Reliable Source offers special menu for third presidential debate, 8:30 pm Oct. 19

The National Press Club's Reliable Source bar and grill will offer a special menu for the third presidential debate between Democratic nominee Hillary Clinton and Republican nominee Donald Trump on at 8:30 p.m. Wednesday, Oct. 19, in the Truman Lounge.

Club members and their guests are invited to enjoy the combat on widescreen plasma TVs. There will be special food and beverage available for this occasion.
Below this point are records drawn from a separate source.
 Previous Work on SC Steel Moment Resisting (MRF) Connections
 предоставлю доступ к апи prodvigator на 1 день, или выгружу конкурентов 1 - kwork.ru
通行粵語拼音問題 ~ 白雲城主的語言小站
You can make an evening of it by making a dinner reservation at the Reliable Source before the event. Call 202-662-7443 or e-mail [email protected].


Election buffet menu

Hors d’oeuvres: 6/order, $10

Crispy mac and cheese

Jalapeno poppers

Mozzarella Stix

Vegetarian empanadas

Lemon grass Chicken potstickers

Green chile/black bean chicken burritos (3/order)
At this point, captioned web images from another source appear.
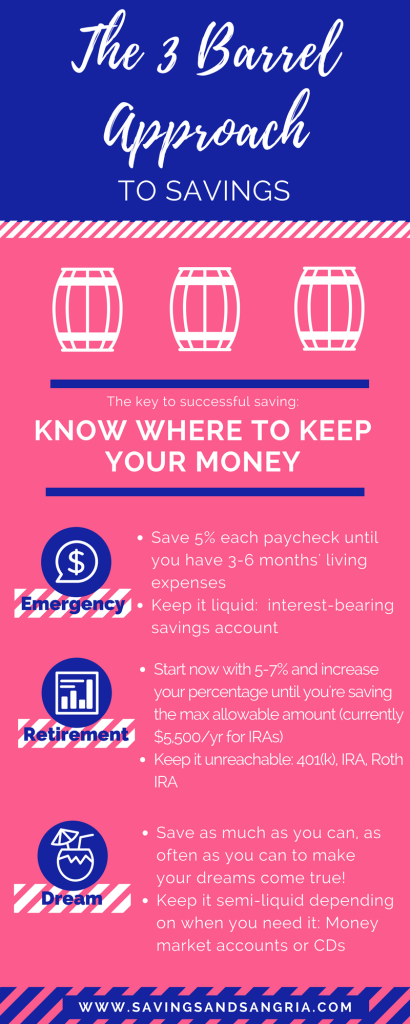 The 3 Barrel Approach to Savings savingsandsangria.com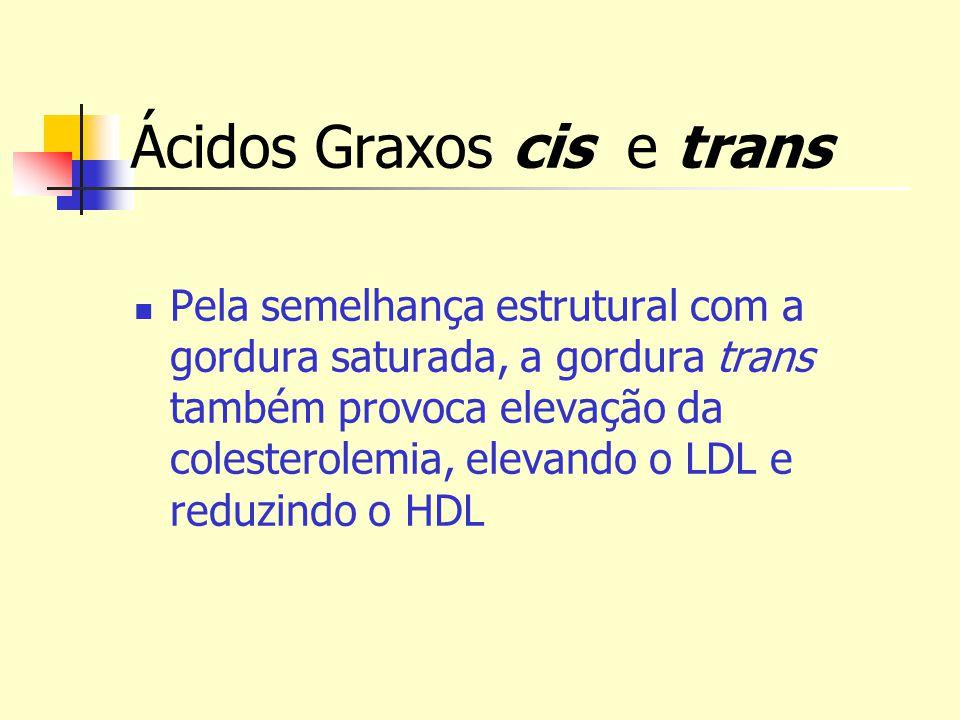 Ácidos Graxos cis e trans Pela semelhança estrutural com a gordura saturada, a gordura trans também provoca elevação da colesterolemia, elevando o LDL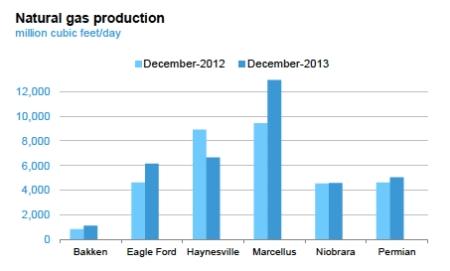 Natural gas regional production rates jpeg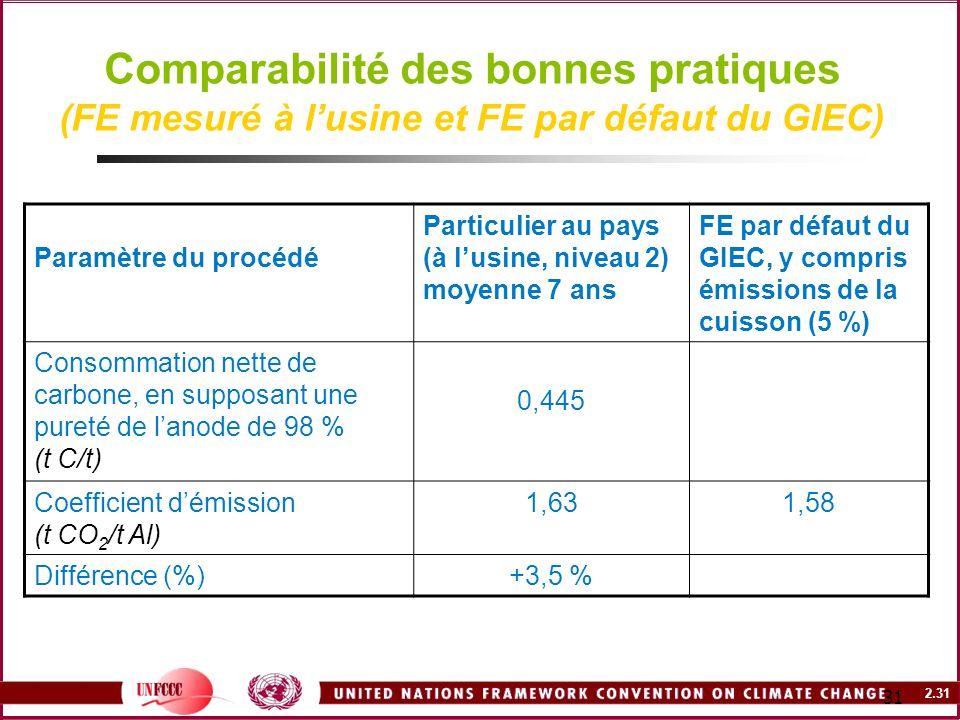 2.31 31 Comparabilité des bonnes pratiques (FE mesuré à lusine et FE par défaut du GIEC) Paramètre du procédé Particulier au pays (à lusine, niveau 2)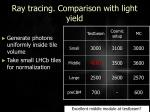 ray tracing comparison with light yield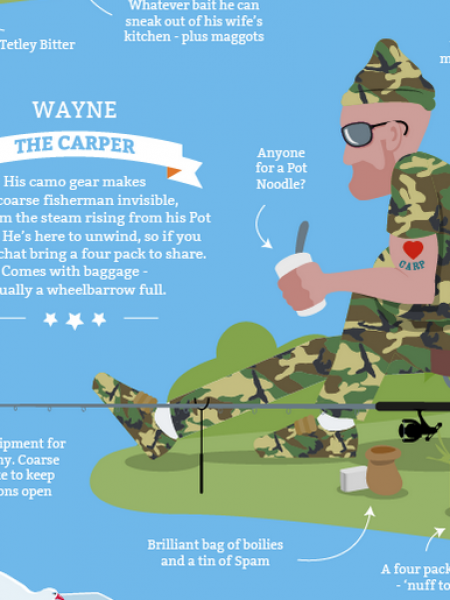 Fishermen Old and New: Which One are You? Infographic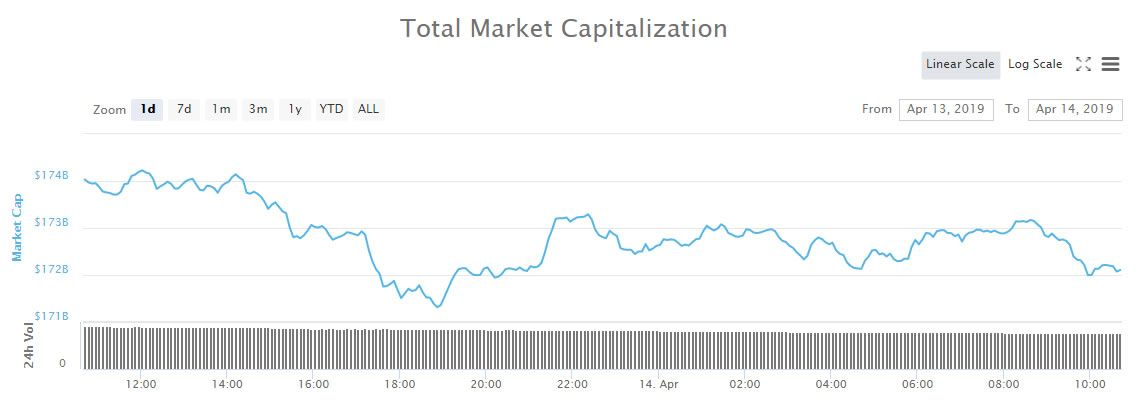 how big will cryptocurrency market be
Buffet: $20 -- for all you can stomach, like the debate

The Ruler of all: Caesar salad

Fishy debate facts: Cod fillets

Stake your claim: Flat iron steak

Cous Cous

Mashed potato cakes

Moroccan Ratatouille

Dessert

Partisan cookies


The Reliable Source Presidential Cocktail Menu

Democrats

Daiquiri (John F. Kennedy) $8

President John F. Kennedy (1961-63) sipped Daiquiris on the evening of Election Day, 1960, watching the returns and coming to learn he’d become the 35th President of the United States. Also, according to the memoir of his former intern Mimi Alford, Kennedy’s staffer David Powers plied Alford with Daiquiris so Kennedy could more easily seduce her.


Dry Gin Martini (Franklin Delano Roosevelt) $8

Franklin D. Roosevelt (1933-45) loved a good dry Martini, as did his chief World War II ally, Winston Churchill. Unfortunately, when FDR served one to Russian dictator Josef Stalin at the Yalta Peace Conference, Stalin claimed it was “cold on the stomach.” FDR used to work until around 7:15, then would commence cocktail hour in the “Oval Study,” as it was then known. According to his wife Eleanor , “If truth be known, Franklin used to make the most terrible Martinis. ... However, people drank them with zest because he had made them.”
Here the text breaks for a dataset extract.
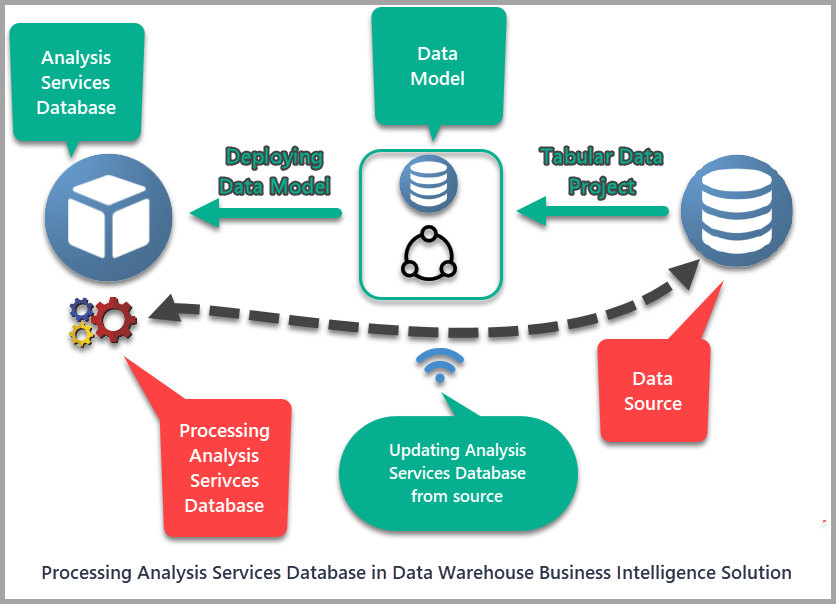Processing Analysis Services Databases Diagram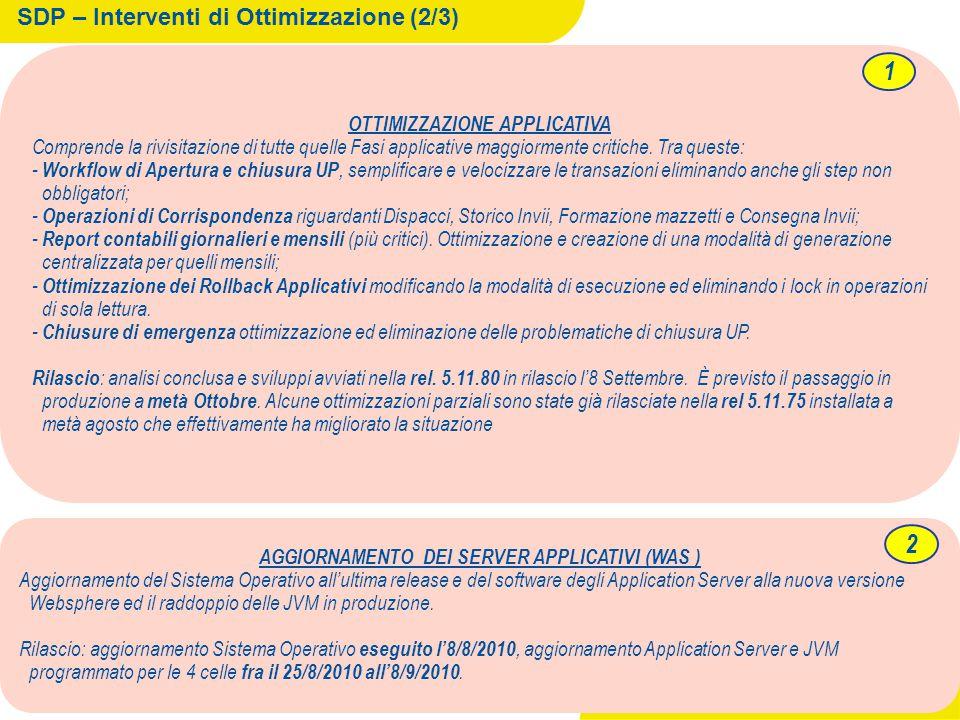 02/04/2015 SDP – Interventi di Ottimizzazione (2/3) OTTIMIZZAZIONE APPLICATIVA Comprende la rivisitazione di tutte quelle Fasi applicative maggiormente critiche.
Old Fashioned (Harry Truman) $8

On April 12, 1945, Harry Truman (1945-53) was the newly-installed Vice President. He was sipping bourbon in Sam Rayburn’s office when he was urgently summoned to the White House. First Lady Eleanor informed Truman that President Roosevelt had died that morning in Warm Spring, GA, and Truman was now to become the 33d President. Flustered, Truman asked her “is there anything I can do for you?” She replied, “Is there anything we can do for you, you're the one in trouble now.” At the White House, Harry and his wife Bess loved their Old Fashioneds in the evenings, with as little sugar as possible.

Republicans

Dewars on the Rocks (James Garfield and Benjamin Harrison) $8

President James Garfield (1881) spent less than a year in office, but as an inauguration present, industrialist Andrew Carnegie sent a case of Dewar’s to the White House. Carnegie also sent the same present to Benjamin Harrison (1889-93), whose thank you note to Carnegie read: “It was nice of you to think of me as to needing a ‘brace’ this winter in dealing with congress.”

The Gin & Tonic (Dwight David Eisenhower) $8

In his role as SHAEF (Supreme Headquarters, Allied Expeditionary Force), leading the Allied armies in the June, 1944 invasion of France, Ike came to spend a lot of time with his staffer, Kay Summersby, which (according to her memoir) led to a wartime romance. One warm afternoon, she and Ike enjoyed G&Ts in an English pub. “It was a gin and tonic kind of day. As we set there and sipped our drinks, the late-spring afternoon slipped into evening. The nightingales were singing.”

Mai Tai (Richard Milhous Nixon) $8

Richard Nixon (1969-74) loved Trader Vic’s, birthplace of the Mai Tai, and he would often sneak out of the White House to visit the Trader Vic’s at the corner of 16th and K Streets, NW (inside the Hilton Hotel). According to Wall Street Journal columnist Eric Felten, “the Mai Tai became something of the official drink of the Nixon presidency, much to the consternation of some.”